Starcie rozpoczęło się po myśli podopiecznych Krzysztofa Mistaka, którzy w 6 min. po bramce Makowiejewa prowadzili 3:1. Cztery minuty później stratę po naszej stronie skrupulatnie wykorzystali goście, po skutecznej kontrze doprowadzili do remisu po 3. W 12 min. znów na dwie bramki odskoczyli świdniczanie po trafieniu Bąka, ale czujni zawodnicy Żagwi znów nas „dopadli”. W 20 min. po golu Rutkowskiego ŚKPR wygrywał 9:7. Kolejne dwie minuty to dominacja gości, którzy grając w przewadze zdobyli trzy bramki wychodząc na prowadzenie 10:9. Do końca pierwszej odsłony obie ekipy grały bramka za bramkę, ostatecznie po 30 minutach Żagiew prowadziła 13:12.

◇ ◇ ◇ ◇

▸ Treść zadania 1: Przytocz fragment tekstu o meczu od słów „Starcie rozpoczęło się” do słów „Żagiew prowadziła 13:12.”, zastępując „świdniczanie” słowem „gospodarze”.

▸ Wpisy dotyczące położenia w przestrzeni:
◇ ◇ ◇ ◇

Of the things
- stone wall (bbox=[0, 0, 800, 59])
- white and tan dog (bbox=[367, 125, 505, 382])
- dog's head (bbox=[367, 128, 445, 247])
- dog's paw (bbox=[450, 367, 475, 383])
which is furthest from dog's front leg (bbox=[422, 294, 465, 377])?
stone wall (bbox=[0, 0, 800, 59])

◇ ◇ ◇ ◇

▸ Treść zadania 2: Przepisz dokładnie wszystkie wiersze z bloku danych wejściowych.

▸ Pisemne rozwiązanie 1:
Starcie rozpoczęło się po myśli podopiecznych Krzysztofa Mistaka, którzy w 6 min. po bramce Makowiejewa prowadzili 3:1. Cztery minuty później stratę po naszej stronie skrupulatnie wykorzystali goście, po skutecznej kontrze doprowadzili do remisu po 3. W 12 min. znów na dwie bramki odskoczyli gospodarze po trafieniu Bąka, ale czujni zawodnicy Żagwi znów nas „dopadli”. W 20 min. po golu Rutkowskiego ŚKPR wygrywał 9:7. Kolejne dwie minuty to dominacja gości, którzy grając w przewadze zdobyli trzy bramki wychodząc na prowadzenie 10:9. Do końca pierwszej odsłony obie ekipy grały bramka za bramkę, ostatecznie po 30 minutach Żagiew prowadziła 13:12.

▸ Pisemne rozwiązanie 2:
Of the things
- stone wall (bbox=[0, 0, 800, 59])
- white and tan dog (bbox=[367, 125, 505, 382])
- dog's head (bbox=[367, 128, 445, 247])
- dog's paw (bbox=[450, 367, 475, 383])
which is furthest from dog's front leg (bbox=[422, 294, 465, 377])?
stone wall (bbox=[0, 0, 800, 59])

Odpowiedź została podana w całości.